In una intervista rilasciata al quotidiano Libero, il marchese Fulvio Abbate, giornalista e critico d’arte, si lascia andare ad una confessione che porta alla luce il suo passato da comunista, che adesso rinnega. «Il comunismo è tristissimo», ha dichiarato senza peli sulla lingua il palermitano, dicendo addirittura di vergognarsi per questa parentesi della sua vita. «Io mi vergogno di esser stato comunista. Fu un errore di valutazione, pensavamo di essere rivoluzionari, mentre il comunismo è organizzazione, dove prevale lo Stato e quindi il sistema».
Fulvio Abbate ha scritto con Vittorio Michele Craxi un libro dal titolo Gauche Caviar – Come salvare il socialismo con l’ironia, e nella stessa intervista ha spiegato: «La cuspide della Gauche caviar non è quello che, pensano i semplici, Michele Serra costretto dalla moglie a creare un profumo Eau de moi; io vado oltre, penso al profumo di Andy Warhol, a Pasolini che in Uccellacci e uccellini si chiede “Dove va l’umanità” e quella risposta, “Boh!” connota una grandissima eleganza intellettuale. D’altronde io sono quello che, con una mostra, nell’87, consacrò la pop art e il dadaismo di Bettino Craxi. Se poi lei mi parla di superiorità “morale” che la sinistra ritiene di avere: beh, quella riverbera nell’”amichettismo” di tipo veltroniano alla Concita De Gregorio, per esempio».
Ma cos’è l’”amichettismo”? Il giornalista chiarisce: «L’amichettismo è una forma di cooptazione, un obbligo a cui uno scrittore vero non può piegarsi. Certo, poi essendo io uomo di mondo, so che la pago. E rimango fuori dai loro giri, tanto non devo mica diventare direttore di Radio3. Epperò l’intellettuale non deve essere organico».

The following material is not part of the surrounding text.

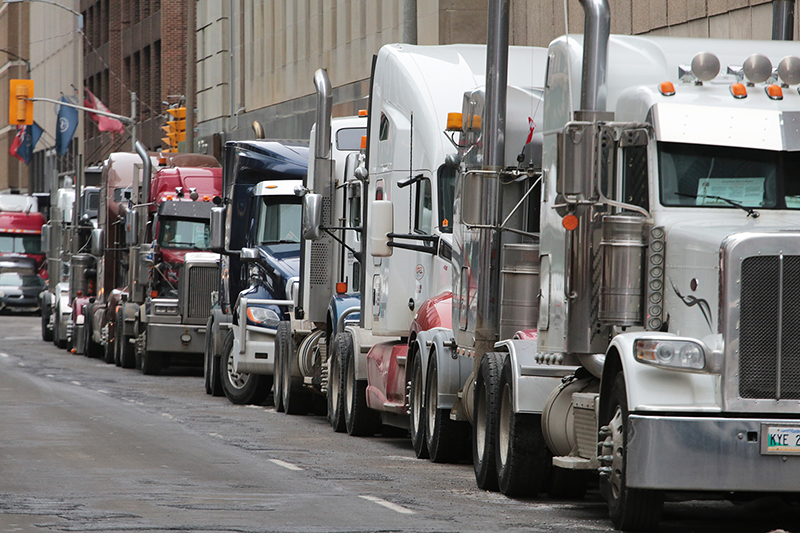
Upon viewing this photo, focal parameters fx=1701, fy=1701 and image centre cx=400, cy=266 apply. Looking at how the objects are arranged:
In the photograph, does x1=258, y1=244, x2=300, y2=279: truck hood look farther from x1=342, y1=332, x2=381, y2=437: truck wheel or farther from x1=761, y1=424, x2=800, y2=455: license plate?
x1=761, y1=424, x2=800, y2=455: license plate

Al ché l’intervistatore spiega allo scrittore che il partito di Giorgia Meloni, Fratelli d’Italia, abbia di recente inserito nel pantheon dei grandi conservatori Pier Paolo Pasolini. Fulvio commenta: «L’attenzione della Meloni per lui non è incongrua, in quanto Pasolini era custode della tradizione. Per esempio, era antiabortista e accettava di confrontarsi anche con i giovani fascisti che gli mostravo i portachiavi del Msi. Nel senso del conservatorismo, Pasolini era un incendiario e ci sta che qualcuno lì ci veda la trasfigurazione della fiamma missina».
Poi conclude con una digressione sulla sua partecipazione al programma-reality Grande Fratello Vip, non propriamente legata a motivi economici. Fulvio precisa: «Ci sono andato soprattutto per curiosità intellettuale. E lì ho visto ogni genere di abisso. Io potrei parlare con cognizione di razze canine, della guerra civile spagnola, di patafisica, non sembrava difficile. Una volta ho spiegato, lì dentro, a un ragazzo, l’ergonomia. Si è messo a piangere. Mi sono lasciato ingannare da Eleonora Giorgi: ‘Vai che ti divertirai…’, e invece ho sofferto».